Figure 3: A buffer overflow bug case in the lcms

Experimental Evaluation

CodeGraphGPT was benchmarked against existing state-of-the-art fuzzers across eight diverse open-source libraries. The results demonstrated a significant improvement in branch coverage and reduced manual effort for crash analysis. Notably, CodeGraphGPT's integration of coverage-guided mutation allowed it to thoroughly explore code paths, identifying real-world bugs that were not previously reported.

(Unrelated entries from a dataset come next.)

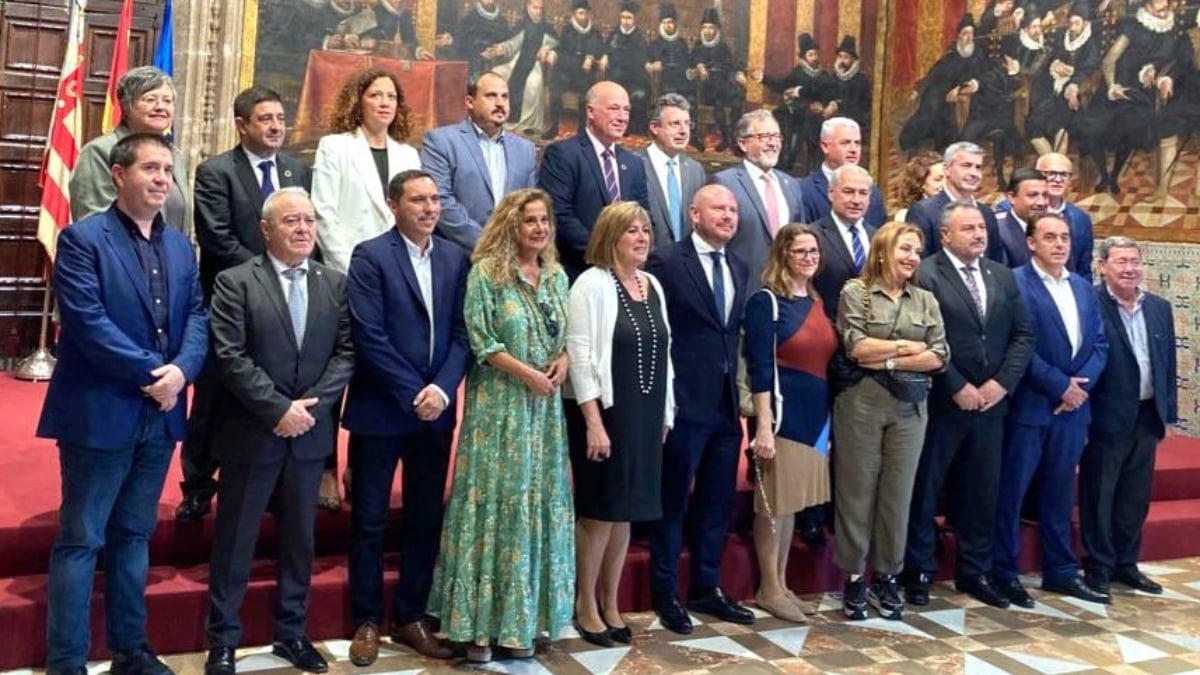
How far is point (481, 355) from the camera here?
14.1 feet

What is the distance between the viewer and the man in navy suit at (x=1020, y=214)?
6.25 metres

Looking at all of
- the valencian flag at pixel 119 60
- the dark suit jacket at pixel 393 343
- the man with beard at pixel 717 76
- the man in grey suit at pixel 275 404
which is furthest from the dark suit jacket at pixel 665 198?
the man with beard at pixel 717 76

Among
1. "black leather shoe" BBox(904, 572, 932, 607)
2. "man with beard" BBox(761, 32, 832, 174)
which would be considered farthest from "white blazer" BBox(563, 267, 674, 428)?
"man with beard" BBox(761, 32, 832, 174)

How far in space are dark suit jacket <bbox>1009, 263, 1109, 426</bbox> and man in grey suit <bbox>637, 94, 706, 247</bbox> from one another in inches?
65.5

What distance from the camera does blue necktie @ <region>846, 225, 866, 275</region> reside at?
550cm

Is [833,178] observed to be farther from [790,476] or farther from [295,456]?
[295,456]

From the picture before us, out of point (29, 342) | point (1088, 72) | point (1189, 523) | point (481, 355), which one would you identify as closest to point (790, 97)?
point (1088, 72)

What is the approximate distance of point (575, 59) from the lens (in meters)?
10.9

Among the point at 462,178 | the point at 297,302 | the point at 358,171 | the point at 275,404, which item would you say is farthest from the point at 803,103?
the point at 275,404

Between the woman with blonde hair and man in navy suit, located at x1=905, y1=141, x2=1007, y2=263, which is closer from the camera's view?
the woman with blonde hair

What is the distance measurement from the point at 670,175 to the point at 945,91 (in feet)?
22.9

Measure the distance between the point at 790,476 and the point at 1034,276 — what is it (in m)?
1.77

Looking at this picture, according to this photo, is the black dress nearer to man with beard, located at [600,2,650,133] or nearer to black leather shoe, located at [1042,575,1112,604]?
black leather shoe, located at [1042,575,1112,604]

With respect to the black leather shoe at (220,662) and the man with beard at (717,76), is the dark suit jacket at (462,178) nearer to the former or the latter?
the black leather shoe at (220,662)
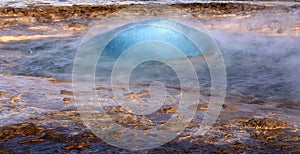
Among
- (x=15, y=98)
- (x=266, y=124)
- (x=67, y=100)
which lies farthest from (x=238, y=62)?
(x=15, y=98)

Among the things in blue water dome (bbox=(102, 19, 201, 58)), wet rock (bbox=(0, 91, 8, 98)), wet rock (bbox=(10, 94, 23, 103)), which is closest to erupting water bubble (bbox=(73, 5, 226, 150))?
blue water dome (bbox=(102, 19, 201, 58))

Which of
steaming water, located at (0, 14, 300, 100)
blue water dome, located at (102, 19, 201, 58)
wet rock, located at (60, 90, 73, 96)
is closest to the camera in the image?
wet rock, located at (60, 90, 73, 96)

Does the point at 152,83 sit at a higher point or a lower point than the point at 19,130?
lower

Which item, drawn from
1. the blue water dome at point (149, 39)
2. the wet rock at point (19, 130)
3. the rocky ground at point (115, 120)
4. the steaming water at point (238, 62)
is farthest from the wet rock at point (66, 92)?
the blue water dome at point (149, 39)

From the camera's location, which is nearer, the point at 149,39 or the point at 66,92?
the point at 66,92

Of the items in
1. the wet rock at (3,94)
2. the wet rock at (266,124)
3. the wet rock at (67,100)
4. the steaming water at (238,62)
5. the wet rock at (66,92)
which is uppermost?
the wet rock at (3,94)

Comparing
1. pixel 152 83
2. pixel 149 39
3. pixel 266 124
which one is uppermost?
pixel 149 39

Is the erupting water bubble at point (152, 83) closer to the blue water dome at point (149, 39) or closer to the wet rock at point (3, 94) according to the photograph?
the blue water dome at point (149, 39)

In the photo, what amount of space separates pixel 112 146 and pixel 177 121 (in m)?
0.61

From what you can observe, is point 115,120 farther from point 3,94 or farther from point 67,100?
Result: point 3,94

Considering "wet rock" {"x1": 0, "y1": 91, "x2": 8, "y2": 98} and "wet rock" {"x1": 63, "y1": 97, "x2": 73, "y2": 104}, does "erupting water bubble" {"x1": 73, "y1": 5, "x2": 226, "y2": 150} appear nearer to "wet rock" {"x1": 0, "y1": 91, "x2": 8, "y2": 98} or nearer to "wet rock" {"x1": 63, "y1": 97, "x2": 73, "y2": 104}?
"wet rock" {"x1": 63, "y1": 97, "x2": 73, "y2": 104}

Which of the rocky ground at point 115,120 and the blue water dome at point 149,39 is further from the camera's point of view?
the blue water dome at point 149,39

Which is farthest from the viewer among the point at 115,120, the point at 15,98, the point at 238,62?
the point at 238,62

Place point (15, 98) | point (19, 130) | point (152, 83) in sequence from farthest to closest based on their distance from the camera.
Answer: point (152, 83) < point (15, 98) < point (19, 130)
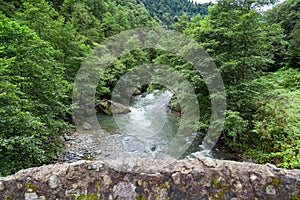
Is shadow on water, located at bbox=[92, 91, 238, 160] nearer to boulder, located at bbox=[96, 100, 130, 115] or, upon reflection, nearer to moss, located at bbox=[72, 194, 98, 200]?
boulder, located at bbox=[96, 100, 130, 115]

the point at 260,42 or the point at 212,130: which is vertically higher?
the point at 260,42

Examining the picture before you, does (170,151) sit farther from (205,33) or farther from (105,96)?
(105,96)

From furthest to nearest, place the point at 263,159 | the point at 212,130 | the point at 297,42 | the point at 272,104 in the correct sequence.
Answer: the point at 297,42
the point at 212,130
the point at 272,104
the point at 263,159

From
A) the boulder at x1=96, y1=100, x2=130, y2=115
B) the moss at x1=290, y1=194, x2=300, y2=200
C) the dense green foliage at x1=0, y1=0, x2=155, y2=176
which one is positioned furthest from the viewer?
the boulder at x1=96, y1=100, x2=130, y2=115

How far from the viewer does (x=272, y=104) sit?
8.41m

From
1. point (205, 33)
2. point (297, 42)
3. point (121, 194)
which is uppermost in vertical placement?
point (297, 42)

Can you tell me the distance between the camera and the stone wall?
6.56 ft

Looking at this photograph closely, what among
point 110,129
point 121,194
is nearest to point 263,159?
point 121,194

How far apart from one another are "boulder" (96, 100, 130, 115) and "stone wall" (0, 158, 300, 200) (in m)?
13.0

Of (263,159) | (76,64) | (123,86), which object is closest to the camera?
(263,159)

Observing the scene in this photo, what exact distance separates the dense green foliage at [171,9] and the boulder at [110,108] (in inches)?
2569

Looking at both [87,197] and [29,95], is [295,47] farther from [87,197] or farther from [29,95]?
[87,197]

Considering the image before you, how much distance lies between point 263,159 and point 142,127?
7.22 metres

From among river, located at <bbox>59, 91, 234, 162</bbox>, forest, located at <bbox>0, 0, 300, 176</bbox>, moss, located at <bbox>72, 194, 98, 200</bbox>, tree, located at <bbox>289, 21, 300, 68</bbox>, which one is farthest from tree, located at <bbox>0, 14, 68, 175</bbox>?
tree, located at <bbox>289, 21, 300, 68</bbox>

Code Coverage and Crash Analysis

Compared to PromptFuzz and OSS-Fuzz, CodeGraphGPT achieved the highest branch coverage in the majority of tested libraries. Its code knowledge graph allows for insightful API interactions, enabling the generation of diverse and high-quality fuzz drivers. The crash analysis module, through chain-of-thought reasoning, effectively diagnosed the root causes of runtime failures, reducing manual triaging efforts significantly.

Conclusion

CKGFuzzer demonstrates the efficacy of integrating LLMs with code knowledge graphs to automate fuzz driver generation, revealing more nuanced code paths and vulnerabilities. By addressing challenges in traditional fuzz testing methods, CKGFuzzer facilitates vulnerability detection and software quality improvement, showcasing a promising direction for future fuzz testing advancements in AI.